## Énoncé écrit a
Recopiez à l'identique un passage de l'extrait sur les sanctions énergétiques, en commençant aux mots « D’intenses négociations se » et en vous arrêtant après « entrent en jeu. ».

## Extrait du texte
== == ==

Une autre division est apparue quant à la source d’énergie à cibler. Alors que certains pays, comme la France, semblent prêts à envisager des sanctions ciblant les importations de combustibles fossiles, d’autres membres – comme l’Autriche, l’Allemagne, l’Italie, la Slovaquie et ceux qui dépendent de l’énergie russe – sont opposés à des sanctions sur les importations de pétrole et de charbon.
D'importantes restrictions énergétiques ont finalement été adoptées dans le cinquième paquet de sanctions (8 avril 2022) avec une interdiction d'achat, d'importation ou de transport de charbon et d'autres combustibles fossiles solides dans l'UE s'ils proviennent de Russie ou sont exportés depuis ce pays. Au cours des négociations, les pays moins dépendants du charbon de Moscou ont réclamé un embargo immédiat, tandis que ceux plus dépendants ont exigé une période de transition plus longue.
Certains dirigeants de l’UE ont appelé à des sanctions sur le pétrole et le gaz à ce stade. La présidente de la Commission européenne, Ursula von der Leyen, et le président du Conseil européen, Charles Michel, ont affirmé que « tôt ou tard », de nouvelles mesures sur les combustibles fossiles seraient nécessaires.
Mais des divisions subsistent entre les États membres, ceux qui dépendent le plus des combustibles fossiles russes, comme la Hongrie, l'Allemagne et l'Autriche, s'y opposant fermement, tandis que la France, l'Italie, la Pologne et les États baltes font pression pour de nouvelles sanctions.
D’intenses négociations se sont poursuivies et des sanctions énergétiques ont été adoptées dans le 6e paquet (3 juin 2022) avec un embargo pétrolier partiel. Une fois de plus, une ligne de démarcation se dessine entre les pays qui réclament un embargo pétrolier immédiat et ceux qui s’y opposent. Cette fois, des éléments supplémentaires entrent en jeu.
Les pays enclavés comme la Slovaquie et la République tchèque ont exprimé leur inquiétude car ils dépendent du pétrole russe transporté par pipeline, sans accès à des sources alternatives. La Grèce, Chypre et Malte craignent que l’interdiction faite aux services de l’UE de transporter du pétrole russe n’ait des conséquences négatives sur leurs intérêts commerciaux.
Pour répondre à ces préoccupations, la Commission européenne a présenté une « proposition d’ajustement » à la Hongrie, à la Slovaquie et à la République tchèque en leur donnant plus de temps pour se préparer au changement de leur approvisionnement énergétique et en les aidant à moderniser leurs infrastructures pétrolières.
Un embargo partiel couvrant le pétrole et les produits pétroliers, mais autorisant des exemptions temporaires pour le pétrole brut transporté par pipeline, a finalement été convenu. Une période de transition a également été introduite pour répondre aux préoccupations soulevées par la Grèce, Malte et Chypre.

== == ==

## Énoncé écrit b
Reprenez la liste en commençant à la ligne qui contient « From point 699,288 » et en allant jusqu'à la fin de la liste, avec « viewer » remplacé par « camera » et tout le reste inchangé. Omettez les images dans votre réponse.

== == ==

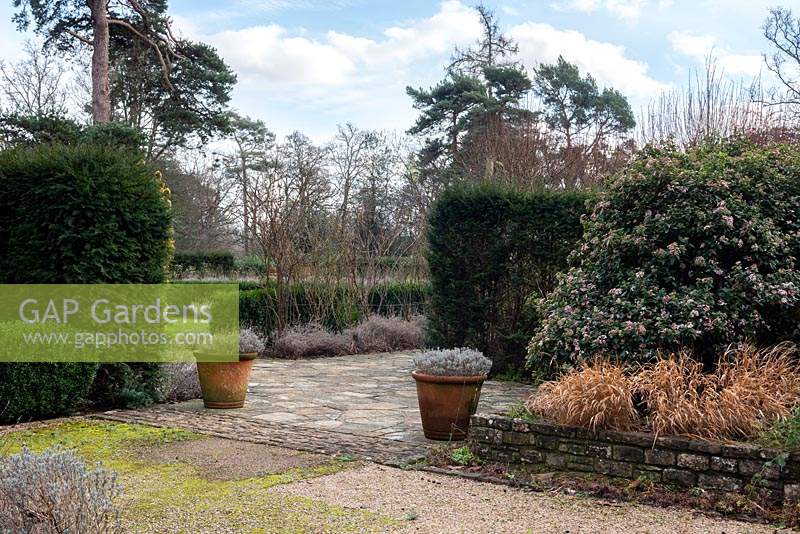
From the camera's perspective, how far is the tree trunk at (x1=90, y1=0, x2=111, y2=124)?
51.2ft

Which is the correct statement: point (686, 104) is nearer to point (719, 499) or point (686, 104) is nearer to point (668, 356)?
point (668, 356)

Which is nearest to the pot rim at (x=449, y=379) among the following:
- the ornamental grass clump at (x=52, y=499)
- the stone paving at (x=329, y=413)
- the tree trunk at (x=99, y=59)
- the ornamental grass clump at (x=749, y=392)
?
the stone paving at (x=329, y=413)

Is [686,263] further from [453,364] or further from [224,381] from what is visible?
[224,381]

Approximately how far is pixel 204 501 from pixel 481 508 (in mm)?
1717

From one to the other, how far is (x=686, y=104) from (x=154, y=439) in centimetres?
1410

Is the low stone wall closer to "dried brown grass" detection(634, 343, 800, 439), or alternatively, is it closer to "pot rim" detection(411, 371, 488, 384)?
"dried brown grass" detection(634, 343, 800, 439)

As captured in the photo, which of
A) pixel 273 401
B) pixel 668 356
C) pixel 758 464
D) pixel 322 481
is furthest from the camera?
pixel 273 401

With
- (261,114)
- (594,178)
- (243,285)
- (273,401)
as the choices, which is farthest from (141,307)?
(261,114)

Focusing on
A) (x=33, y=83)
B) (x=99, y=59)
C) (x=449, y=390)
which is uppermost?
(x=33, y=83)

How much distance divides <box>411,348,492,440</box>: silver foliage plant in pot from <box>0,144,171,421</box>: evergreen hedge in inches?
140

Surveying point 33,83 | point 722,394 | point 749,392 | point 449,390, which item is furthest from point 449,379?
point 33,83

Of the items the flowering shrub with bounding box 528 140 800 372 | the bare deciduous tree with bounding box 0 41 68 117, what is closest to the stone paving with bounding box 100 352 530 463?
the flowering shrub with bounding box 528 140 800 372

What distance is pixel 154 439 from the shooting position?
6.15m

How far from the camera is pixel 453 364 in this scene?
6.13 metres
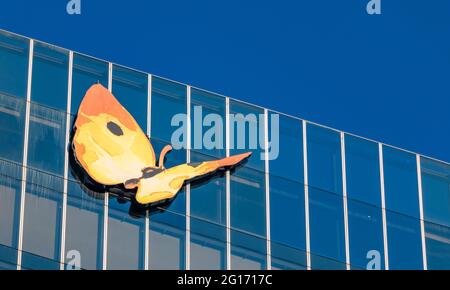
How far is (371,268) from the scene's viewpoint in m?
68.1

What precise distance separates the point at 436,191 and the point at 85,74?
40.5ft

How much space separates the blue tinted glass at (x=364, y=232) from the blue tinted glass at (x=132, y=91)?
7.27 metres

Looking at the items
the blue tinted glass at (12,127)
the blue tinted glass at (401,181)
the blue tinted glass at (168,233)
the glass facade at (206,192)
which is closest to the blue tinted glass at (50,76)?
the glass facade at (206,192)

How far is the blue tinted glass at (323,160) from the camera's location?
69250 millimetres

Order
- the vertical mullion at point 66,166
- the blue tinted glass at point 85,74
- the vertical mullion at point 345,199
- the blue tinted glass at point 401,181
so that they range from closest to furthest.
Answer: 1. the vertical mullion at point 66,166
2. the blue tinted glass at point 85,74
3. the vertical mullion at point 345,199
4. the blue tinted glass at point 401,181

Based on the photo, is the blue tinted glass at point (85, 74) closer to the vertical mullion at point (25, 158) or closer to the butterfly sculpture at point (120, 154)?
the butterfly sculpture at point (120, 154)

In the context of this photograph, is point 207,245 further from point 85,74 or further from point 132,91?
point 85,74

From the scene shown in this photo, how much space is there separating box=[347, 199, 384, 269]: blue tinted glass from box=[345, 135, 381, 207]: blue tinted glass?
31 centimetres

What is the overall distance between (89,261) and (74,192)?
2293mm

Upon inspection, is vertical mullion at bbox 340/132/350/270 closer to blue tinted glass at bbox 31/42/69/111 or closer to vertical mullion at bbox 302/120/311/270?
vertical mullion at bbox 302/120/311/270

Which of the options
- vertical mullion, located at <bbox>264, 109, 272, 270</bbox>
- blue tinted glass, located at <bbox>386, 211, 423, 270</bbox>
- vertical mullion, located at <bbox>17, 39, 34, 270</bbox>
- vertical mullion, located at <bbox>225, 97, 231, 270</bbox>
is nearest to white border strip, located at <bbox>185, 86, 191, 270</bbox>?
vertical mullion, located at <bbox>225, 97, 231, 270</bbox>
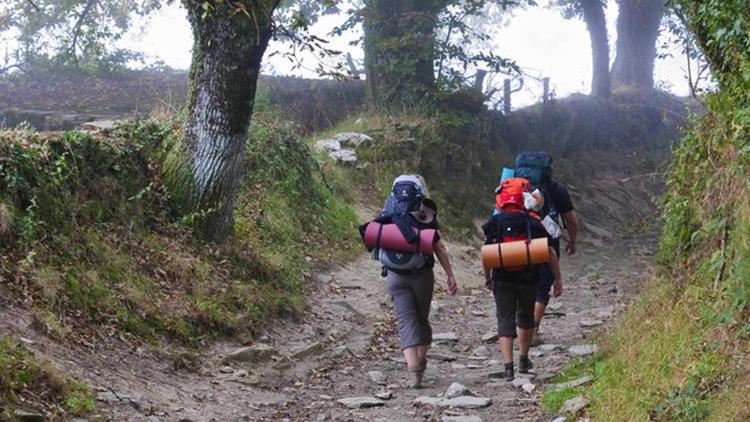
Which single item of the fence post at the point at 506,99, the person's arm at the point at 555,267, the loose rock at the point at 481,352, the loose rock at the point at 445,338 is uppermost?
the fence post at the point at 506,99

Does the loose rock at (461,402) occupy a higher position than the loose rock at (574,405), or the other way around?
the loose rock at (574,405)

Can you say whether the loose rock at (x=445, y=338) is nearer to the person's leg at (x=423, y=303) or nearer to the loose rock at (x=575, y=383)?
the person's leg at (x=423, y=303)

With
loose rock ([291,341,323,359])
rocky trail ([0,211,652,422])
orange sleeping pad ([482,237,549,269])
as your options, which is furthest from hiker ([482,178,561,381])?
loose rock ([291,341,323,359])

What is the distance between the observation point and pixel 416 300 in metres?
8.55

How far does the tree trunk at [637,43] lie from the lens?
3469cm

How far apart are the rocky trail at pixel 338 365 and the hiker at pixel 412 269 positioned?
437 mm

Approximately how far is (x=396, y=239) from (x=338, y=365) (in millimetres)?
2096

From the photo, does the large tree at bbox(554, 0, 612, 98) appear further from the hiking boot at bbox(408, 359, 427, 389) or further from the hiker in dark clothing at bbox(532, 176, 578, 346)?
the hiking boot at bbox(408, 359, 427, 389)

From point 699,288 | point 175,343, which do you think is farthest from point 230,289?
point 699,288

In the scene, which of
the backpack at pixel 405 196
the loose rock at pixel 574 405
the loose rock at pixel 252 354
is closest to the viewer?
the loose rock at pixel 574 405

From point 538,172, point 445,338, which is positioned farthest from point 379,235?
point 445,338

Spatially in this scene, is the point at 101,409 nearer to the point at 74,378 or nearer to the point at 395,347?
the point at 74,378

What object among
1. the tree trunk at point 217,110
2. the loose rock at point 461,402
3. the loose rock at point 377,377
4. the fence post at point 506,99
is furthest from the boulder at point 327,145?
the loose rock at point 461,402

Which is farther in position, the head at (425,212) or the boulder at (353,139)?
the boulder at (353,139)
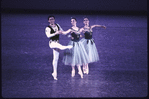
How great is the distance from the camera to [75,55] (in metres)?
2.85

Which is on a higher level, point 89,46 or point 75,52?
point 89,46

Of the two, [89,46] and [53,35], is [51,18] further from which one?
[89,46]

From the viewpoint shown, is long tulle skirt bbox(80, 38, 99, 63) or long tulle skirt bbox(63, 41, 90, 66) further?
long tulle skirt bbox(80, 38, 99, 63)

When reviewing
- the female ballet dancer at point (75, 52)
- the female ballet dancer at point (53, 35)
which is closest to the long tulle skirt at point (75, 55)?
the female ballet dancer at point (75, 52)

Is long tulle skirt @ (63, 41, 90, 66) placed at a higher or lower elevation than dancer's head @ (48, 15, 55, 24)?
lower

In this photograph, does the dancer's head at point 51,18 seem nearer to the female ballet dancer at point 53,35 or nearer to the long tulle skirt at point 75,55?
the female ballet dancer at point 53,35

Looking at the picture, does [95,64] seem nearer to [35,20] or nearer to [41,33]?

== == ==

## Réponse écrite a
D’intenses négociations se sont poursuivies et des sanctions énergétiques ont été adoptées dans le 6e paquet (3 juin 2022) avec un embargo pétrolier partiel. Une fois de plus, une ligne de démarcation se dessine entre les pays qui réclament un embargo pétrolier immédiat et ceux qui s’y opposent. Cette fois, des éléments supplémentaires entrent en jeu.

## Réponse écrite b
From point 699,288 | point 175,343, which do you think is farthest from point 230,289?
point 699,288

In the scene, which of
the backpack at pixel 405 196
the loose rock at pixel 574 405
the loose rock at pixel 252 354
is closest to the camera?
the loose rock at pixel 574 405

From point 538,172, point 445,338, which is positioned farthest from point 379,235?
point 445,338

Spatially in this scene, is the point at 101,409 nearer to the point at 74,378 or nearer to the point at 395,347?
the point at 74,378

What object among
1. the tree trunk at point 217,110
2. the loose rock at point 461,402
3. the loose rock at point 377,377
4. the fence post at point 506,99
is furthest from the boulder at point 327,145?
the loose rock at point 461,402

Which is farther in position, the head at (425,212) or the boulder at (353,139)?
the boulder at (353,139)
How great is the distance from the camera to [75,55] (in metres)?
2.85

Which is on a higher level, point 89,46 or point 75,52?
point 89,46

Of the two, [89,46] and [53,35], is [51,18] further from which one?
[89,46]

From the viewpoint shown, is long tulle skirt bbox(80, 38, 99, 63) or long tulle skirt bbox(63, 41, 90, 66) further?
long tulle skirt bbox(80, 38, 99, 63)

When reviewing
- the female ballet dancer at point (75, 52)
- the female ballet dancer at point (53, 35)
which is closest to the long tulle skirt at point (75, 55)?
the female ballet dancer at point (75, 52)

Is long tulle skirt @ (63, 41, 90, 66) placed at a higher or lower elevation than dancer's head @ (48, 15, 55, 24)?
lower

In this photograph, does the dancer's head at point 51,18 seem nearer to the female ballet dancer at point 53,35 or nearer to the long tulle skirt at point 75,55?
the female ballet dancer at point 53,35

Looking at the picture, does [95,64] seem nearer to [35,20] or nearer to [41,33]?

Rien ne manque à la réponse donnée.